----- Supplied records -----

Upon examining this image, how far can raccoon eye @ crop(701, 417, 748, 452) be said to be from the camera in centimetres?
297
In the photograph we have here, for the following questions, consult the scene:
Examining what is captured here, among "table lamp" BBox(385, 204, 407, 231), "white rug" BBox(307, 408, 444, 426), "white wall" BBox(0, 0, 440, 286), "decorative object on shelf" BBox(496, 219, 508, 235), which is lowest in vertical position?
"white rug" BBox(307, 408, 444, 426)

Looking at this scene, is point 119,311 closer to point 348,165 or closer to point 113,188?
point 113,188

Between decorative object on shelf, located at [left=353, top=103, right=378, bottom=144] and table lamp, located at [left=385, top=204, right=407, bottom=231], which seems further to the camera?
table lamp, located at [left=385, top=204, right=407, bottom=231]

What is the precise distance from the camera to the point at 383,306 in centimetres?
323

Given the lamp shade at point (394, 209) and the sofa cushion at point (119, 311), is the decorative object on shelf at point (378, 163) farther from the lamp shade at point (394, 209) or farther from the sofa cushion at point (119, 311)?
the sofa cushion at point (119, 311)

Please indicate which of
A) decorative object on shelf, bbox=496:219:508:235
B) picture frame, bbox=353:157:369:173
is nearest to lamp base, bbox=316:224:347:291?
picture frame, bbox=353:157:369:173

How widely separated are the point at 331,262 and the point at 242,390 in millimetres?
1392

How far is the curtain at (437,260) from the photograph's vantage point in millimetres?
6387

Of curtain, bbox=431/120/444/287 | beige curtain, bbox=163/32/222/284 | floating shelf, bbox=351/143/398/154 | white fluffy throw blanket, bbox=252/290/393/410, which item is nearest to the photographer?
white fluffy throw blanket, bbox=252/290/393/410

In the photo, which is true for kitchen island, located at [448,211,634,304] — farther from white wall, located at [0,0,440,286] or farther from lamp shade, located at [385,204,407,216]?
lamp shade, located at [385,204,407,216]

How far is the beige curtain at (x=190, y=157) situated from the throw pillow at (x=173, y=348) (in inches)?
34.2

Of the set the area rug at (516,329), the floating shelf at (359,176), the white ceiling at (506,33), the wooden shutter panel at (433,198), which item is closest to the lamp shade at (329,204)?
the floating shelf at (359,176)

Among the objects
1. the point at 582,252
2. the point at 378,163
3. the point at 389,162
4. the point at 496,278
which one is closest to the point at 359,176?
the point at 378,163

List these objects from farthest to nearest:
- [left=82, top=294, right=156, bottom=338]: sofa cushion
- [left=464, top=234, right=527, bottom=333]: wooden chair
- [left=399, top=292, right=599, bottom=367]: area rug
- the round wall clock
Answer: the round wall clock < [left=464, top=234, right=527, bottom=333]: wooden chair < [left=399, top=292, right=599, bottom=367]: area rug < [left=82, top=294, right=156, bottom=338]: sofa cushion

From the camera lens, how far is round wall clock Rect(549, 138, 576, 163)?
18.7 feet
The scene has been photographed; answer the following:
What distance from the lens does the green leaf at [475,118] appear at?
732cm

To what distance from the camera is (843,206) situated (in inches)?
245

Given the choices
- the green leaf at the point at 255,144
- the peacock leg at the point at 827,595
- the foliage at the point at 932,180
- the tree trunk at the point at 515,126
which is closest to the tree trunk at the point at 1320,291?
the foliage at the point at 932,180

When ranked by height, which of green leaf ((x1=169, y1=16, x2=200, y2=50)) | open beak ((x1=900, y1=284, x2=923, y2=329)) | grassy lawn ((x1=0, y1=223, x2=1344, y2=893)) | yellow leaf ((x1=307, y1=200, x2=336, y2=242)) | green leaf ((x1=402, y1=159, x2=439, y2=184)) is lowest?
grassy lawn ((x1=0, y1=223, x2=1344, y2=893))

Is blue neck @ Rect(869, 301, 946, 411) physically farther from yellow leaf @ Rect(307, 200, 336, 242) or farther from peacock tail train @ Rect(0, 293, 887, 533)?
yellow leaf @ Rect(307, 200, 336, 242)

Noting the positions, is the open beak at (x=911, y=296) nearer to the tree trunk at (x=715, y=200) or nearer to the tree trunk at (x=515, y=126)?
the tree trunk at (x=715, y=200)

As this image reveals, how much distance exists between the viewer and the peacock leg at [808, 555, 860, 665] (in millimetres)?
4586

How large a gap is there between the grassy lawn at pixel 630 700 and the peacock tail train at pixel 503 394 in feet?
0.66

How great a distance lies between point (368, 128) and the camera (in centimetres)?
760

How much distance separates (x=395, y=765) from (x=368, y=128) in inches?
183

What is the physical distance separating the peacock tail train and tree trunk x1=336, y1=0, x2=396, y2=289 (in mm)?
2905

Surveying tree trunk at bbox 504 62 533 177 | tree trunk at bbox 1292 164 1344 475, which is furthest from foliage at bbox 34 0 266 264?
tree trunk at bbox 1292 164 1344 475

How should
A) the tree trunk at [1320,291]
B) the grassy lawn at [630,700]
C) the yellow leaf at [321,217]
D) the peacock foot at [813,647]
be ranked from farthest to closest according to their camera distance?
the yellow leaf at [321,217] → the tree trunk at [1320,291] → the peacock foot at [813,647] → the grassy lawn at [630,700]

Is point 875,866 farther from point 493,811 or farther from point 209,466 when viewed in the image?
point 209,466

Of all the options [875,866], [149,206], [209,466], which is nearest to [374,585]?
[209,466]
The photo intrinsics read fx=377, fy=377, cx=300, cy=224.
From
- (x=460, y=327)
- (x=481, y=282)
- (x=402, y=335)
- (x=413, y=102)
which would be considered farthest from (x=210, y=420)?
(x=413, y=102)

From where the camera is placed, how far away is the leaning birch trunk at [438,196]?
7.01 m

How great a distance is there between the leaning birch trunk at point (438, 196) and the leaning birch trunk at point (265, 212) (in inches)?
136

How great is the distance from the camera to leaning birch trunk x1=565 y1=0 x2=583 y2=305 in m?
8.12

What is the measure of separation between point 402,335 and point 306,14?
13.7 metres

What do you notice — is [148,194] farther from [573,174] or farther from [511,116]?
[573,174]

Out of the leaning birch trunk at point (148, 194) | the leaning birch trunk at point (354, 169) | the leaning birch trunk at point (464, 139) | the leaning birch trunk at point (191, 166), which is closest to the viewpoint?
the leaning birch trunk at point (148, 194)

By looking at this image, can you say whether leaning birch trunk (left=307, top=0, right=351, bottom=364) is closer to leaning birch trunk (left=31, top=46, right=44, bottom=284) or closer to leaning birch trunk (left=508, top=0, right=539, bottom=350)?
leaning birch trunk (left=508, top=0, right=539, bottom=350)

-----

- To be done -
Recast all the entries above as a JSON list of strings with one string per line. Leave out blank lines.

- Finished answer -
[
  "Upon examining this image, how far can raccoon eye @ crop(701, 417, 748, 452) be said to be from the camera in centimetres?",
  "297",
  "In the photograph we have here, for the following questions, consult the scene:",
  "Examining what is captured here, among \"table lamp\" BBox(385, 204, 407, 231), \"white rug\" BBox(307, 408, 444, 426), \"white wall\" BBox(0, 0, 440, 286), \"decorative object on shelf\" BBox(496, 219, 508, 235), which is lowest in vertical position?",
  "\"white rug\" BBox(307, 408, 444, 426)",
  "Looking at this scene, is point 119,311 closer to point 348,165 or closer to point 113,188?",
  "point 113,188",
  "Between decorative object on shelf, located at [left=353, top=103, right=378, bottom=144] and table lamp, located at [left=385, top=204, right=407, bottom=231], which seems further to the camera?",
  "table lamp, located at [left=385, top=204, right=407, bottom=231]",
  "What is the precise distance from the camera to the point at 383,306 in centimetres?",
  "323",
  "Given the lamp shade at point (394, 209) and the sofa cushion at point (119, 311), is the decorative object on shelf at point (378, 163) farther from the lamp shade at point (394, 209) or farther from the sofa cushion at point (119, 311)?",
  "the sofa cushion at point (119, 311)",
  "Please indicate which of",
  "A) decorative object on shelf, bbox=496:219:508:235",
  "B) picture frame, bbox=353:157:369:173",
  "is nearest to lamp base, bbox=316:224:347:291?",
  "picture frame, bbox=353:157:369:173",
  "How widely separated are the point at 331,262 and the point at 242,390 in millimetres?",
  "1392",
  "How far is the curtain at (437,260) from the photograph's vantage point in millimetres?",
  "6387",
  "Of curtain, bbox=431/120/444/287 | beige curtain, bbox=163/32/222/284 | floating shelf, bbox=351/143/398/154 | white fluffy throw blanket, bbox=252/290/393/410, which item is nearest to the photographer?",
  "white fluffy throw blanket, bbox=252/290/393/410",
  "In the photo, which is true for kitchen island, located at [448,211,634,304] — farther from white wall, located at [0,0,440,286] or farther from lamp shade, located at [385,204,407,216]?",
  "lamp shade, located at [385,204,407,216]",
  "How far is the beige curtain at (x=190, y=157) situated from the throw pillow at (x=173, y=348) (in inches)?",
  "34.2",
  "Of the set the area rug at (516,329), the floating shelf at (359,176), the white ceiling at (506,33), the wooden shutter panel at (433,198), which item is closest to the lamp shade at (329,204)?",
  "the floating shelf at (359,176)",
  "Among the objects",
  "1. the point at 582,252",
  "2. the point at 378,163",
  "3. the point at 389,162",
  "4. the point at 496,278",
  "which one is closest to the point at 359,176?",
  "the point at 378,163",
  "List these objects from farthest to nearest:",
  "- [left=82, top=294, right=156, bottom=338]: sofa cushion",
  "- [left=464, top=234, right=527, bottom=333]: wooden chair",
  "- [left=399, top=292, right=599, bottom=367]: area rug",
  "- the round wall clock",
  "Answer: the round wall clock < [left=464, top=234, right=527, bottom=333]: wooden chair < [left=399, top=292, right=599, bottom=367]: area rug < [left=82, top=294, right=156, bottom=338]: sofa cushion",
  "From the camera lens, how far is round wall clock Rect(549, 138, 576, 163)?",
  "18.7 feet",
  "The scene has been photographed; answer the following:",
  "What distance from the lens does the green leaf at [475,118] appear at?",
  "732cm",
  "To what distance from the camera is (843,206) situated (in inches)?",
  "245",
  "Given the choices",
  "- the green leaf at the point at 255,144",
  "- the peacock leg at the point at 827,595",
  "- the foliage at the point at 932,180",
  "- the tree trunk at the point at 515,126",
  "which is closest to the tree trunk at the point at 1320,291?",
  "the foliage at the point at 932,180",
  "When ranked by height, which of green leaf ((x1=169, y1=16, x2=200, y2=50)) | open beak ((x1=900, y1=284, x2=923, y2=329)) | grassy lawn ((x1=0, y1=223, x2=1344, y2=893)) | yellow leaf ((x1=307, y1=200, x2=336, y2=242)) | green leaf ((x1=402, y1=159, x2=439, y2=184)) is lowest?",
  "grassy lawn ((x1=0, y1=223, x2=1344, y2=893))",
  "Is blue neck @ Rect(869, 301, 946, 411) physically farther from yellow leaf @ Rect(307, 200, 336, 242) or farther from peacock tail train @ Rect(0, 293, 887, 533)?",
  "yellow leaf @ Rect(307, 200, 336, 242)",
  "Noting the positions, is the open beak at (x=911, y=296) nearer to the tree trunk at (x=715, y=200) or nearer to the tree trunk at (x=515, y=126)?",
  "the tree trunk at (x=715, y=200)",
  "As this image reveals, how much distance exists between the viewer and the peacock leg at [808, 555, 860, 665] (in millimetres)?",
  "4586",
  "How large a gap is there between the grassy lawn at pixel 630 700 and the peacock tail train at pixel 503 394 in feet?",
  "0.66",
  "How great a distance lies between point (368, 128) and the camera (in centimetres)?",
  "760",
  "How much distance separates (x=395, y=765) from (x=368, y=128) in inches?",
  "183",
  "What is the physical distance separating the peacock tail train and tree trunk x1=336, y1=0, x2=396, y2=289 (in mm)?",
  "2905",
  "Surveying tree trunk at bbox 504 62 533 177 | tree trunk at bbox 1292 164 1344 475, which is furthest from foliage at bbox 34 0 266 264?",
  "tree trunk at bbox 1292 164 1344 475",
  "How should",
  "A) the tree trunk at [1320,291]",
  "B) the grassy lawn at [630,700]",
  "C) the yellow leaf at [321,217]",
  "D) the peacock foot at [813,647]",
  "be ranked from farthest to closest according to their camera distance?",
  "the yellow leaf at [321,217] → the tree trunk at [1320,291] → the peacock foot at [813,647] → the grassy lawn at [630,700]",
  "Is point 875,866 farther from point 493,811 or farther from point 209,466 when viewed in the image?",
  "point 209,466",
  "Of all the options [875,866], [149,206], [209,466], which is nearest to [374,585]?",
  "[209,466]",
  "The photo intrinsics read fx=377, fy=377, cx=300, cy=224.",
  "From",
  "- (x=460, y=327)",
  "- (x=481, y=282)",
  "- (x=402, y=335)",
  "- (x=413, y=102)",
  "which would be considered farthest from (x=210, y=420)?",
  "(x=413, y=102)",
  "From where the camera is placed, how far away is the leaning birch trunk at [438,196]?",
  "7.01 m",
  "How great a distance is there between the leaning birch trunk at point (438, 196) and the leaning birch trunk at point (265, 212) (in inches)?",
  "136",
  "How great is the distance from the camera to leaning birch trunk x1=565 y1=0 x2=583 y2=305 in m?",
  "8.12",
  "What is the measure of separation between point 402,335 and point 306,14?",
  "13.7 metres",
  "What do you notice — is [148,194] farther from [573,174] or farther from [511,116]?",
  "[573,174]",
  "Out of the leaning birch trunk at point (148, 194) | the leaning birch trunk at point (354, 169) | the leaning birch trunk at point (464, 139) | the leaning birch trunk at point (191, 166), which is closest to the viewpoint?",
  "the leaning birch trunk at point (148, 194)",
  "By looking at this image, can you say whether leaning birch trunk (left=307, top=0, right=351, bottom=364) is closer to leaning birch trunk (left=31, top=46, right=44, bottom=284) or closer to leaning birch trunk (left=508, top=0, right=539, bottom=350)?",
  "leaning birch trunk (left=508, top=0, right=539, bottom=350)"
]